To say war has benefits – in addition to the freedoms that are so hard fought for – feels crass. However, the tragedy of the Somme and the industrial slaughter of millions in war across the years and the world, means medicine makes huge strides. It has to. As our ability to kill and maim advances, so does our ability to respond and try and save lives through battlefield medicine. In civilian life, there are medical practices and communications that we use today, that we may not have gained without war.
These are just a few of those innovations, born in response to the horrors of war, that we continue to benefit from.
Lest we forget.
Due to the advance in weaponry in the First Wold War, there was a huge rise in the number of soldiers coming home with facial injuries and head wounds. Facial injuries were not easily treated on the front line. As a result, jaw injuries could leave men unable to eat or drink. Some were blinded or left with a gaping hole where their nose used to be. Surgeon Harold Gillies developed a new method of facial reconstructive surgery in 1917, and established The Queen’s hospital in Sidcup.
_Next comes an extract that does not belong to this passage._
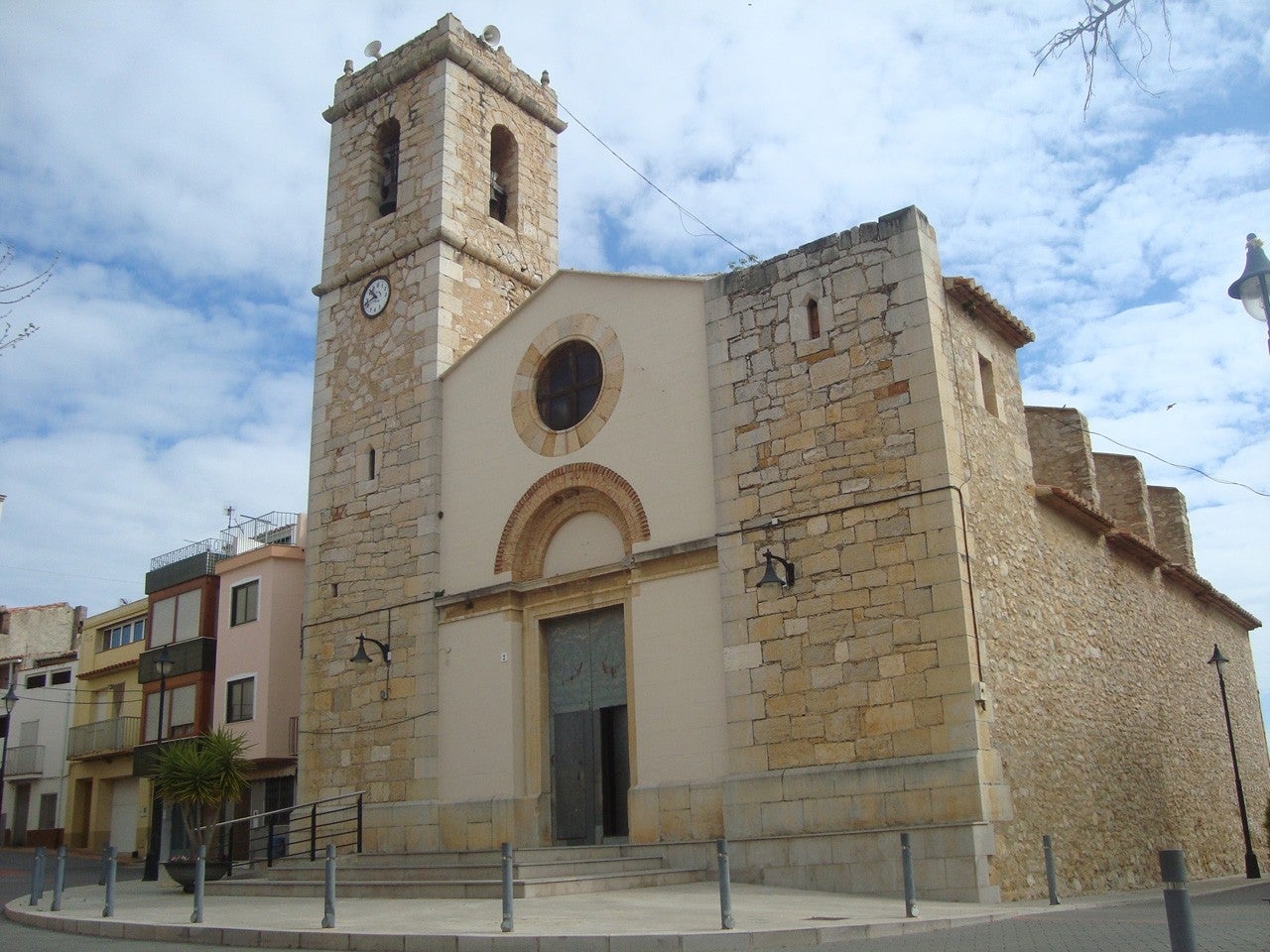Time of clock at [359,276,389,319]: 10:41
This was the dawn of plastic surgery as we know it today.
First used in the Napoleonic wars to find some sort of order in the chaos of sheer number of casualties that arrived at a field station, modern triage system was developed in the First World War.
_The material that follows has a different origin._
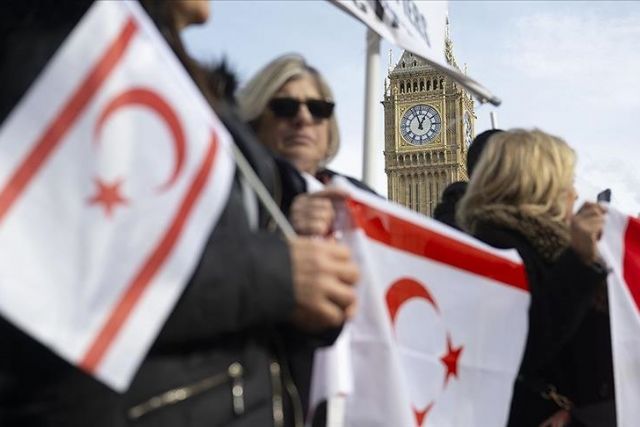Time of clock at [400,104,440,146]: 12:57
Close to all our hearts at CHC is effectively communicating health data. Florence Nightingale was the first to create an incredibly effective chart to show how people had died from July 1854 to the end of the following year. In terms of lives claimed, the enemy fell far behind cholera, typhus and dysentery.
Industrial production techniques for medicines
It’s a very familiar story; Alexander Fleming, the petri dish, the mould and the discovery of penicillin. But, the sequel that many of us are less familiar with is Pfizer’s role in its mass production so that it would be available in the quantities needed by the Allied soldiers.